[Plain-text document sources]
= = = = = = =

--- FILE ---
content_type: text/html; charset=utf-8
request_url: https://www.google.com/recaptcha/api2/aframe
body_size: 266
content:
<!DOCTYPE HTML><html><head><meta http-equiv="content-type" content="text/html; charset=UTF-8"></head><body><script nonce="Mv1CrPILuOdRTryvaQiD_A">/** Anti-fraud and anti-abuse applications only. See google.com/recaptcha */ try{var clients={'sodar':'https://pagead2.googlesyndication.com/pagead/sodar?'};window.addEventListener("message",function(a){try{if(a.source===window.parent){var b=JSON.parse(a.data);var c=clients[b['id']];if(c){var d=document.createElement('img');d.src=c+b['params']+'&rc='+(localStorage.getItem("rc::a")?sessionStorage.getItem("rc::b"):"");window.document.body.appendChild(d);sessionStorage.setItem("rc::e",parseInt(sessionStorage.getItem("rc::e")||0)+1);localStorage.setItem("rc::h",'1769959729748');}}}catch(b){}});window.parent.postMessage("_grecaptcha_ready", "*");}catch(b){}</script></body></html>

= = = = = = =

#### [Your instructions]
What you return must match the data above character for character.

#### [Response to this exercise]
--- FILE ---
content_type: text/html; charset=utf-8
request_url: https://www.google.com/recaptcha/api2/aframe
body_size: 266
content:
<!DOCTYPE HTML><html><head><meta http-equiv="content-type" content="text/html; charset=UTF-8"></head><body><script nonce="Mv1CrPILuOdRTryvaQiD_A">/** Anti-fraud and anti-abuse applications only. See google.com/recaptcha */ try{var clients={'sodar':'https://pagead2.googlesyndication.com/pagead/sodar?'};window.addEventListener("message",function(a){try{if(a.source===window.parent){var b=JSON.parse(a.data);var c=clients[b['id']];if(c){var d=document.createElement('img');d.src=c+b['params']+'&rc='+(localStorage.getItem("rc::a")?sessionStorage.getItem("rc::b"):"");window.document.body.appendChild(d);sessionStorage.setItem("rc::e",parseInt(sessionStorage.getItem("rc::e")||0)+1);localStorage.setItem("rc::h",'1769959729748');}}}catch(b){}});window.parent.postMessage("_grecaptcha_ready", "*");}catch(b){}</script></body></html>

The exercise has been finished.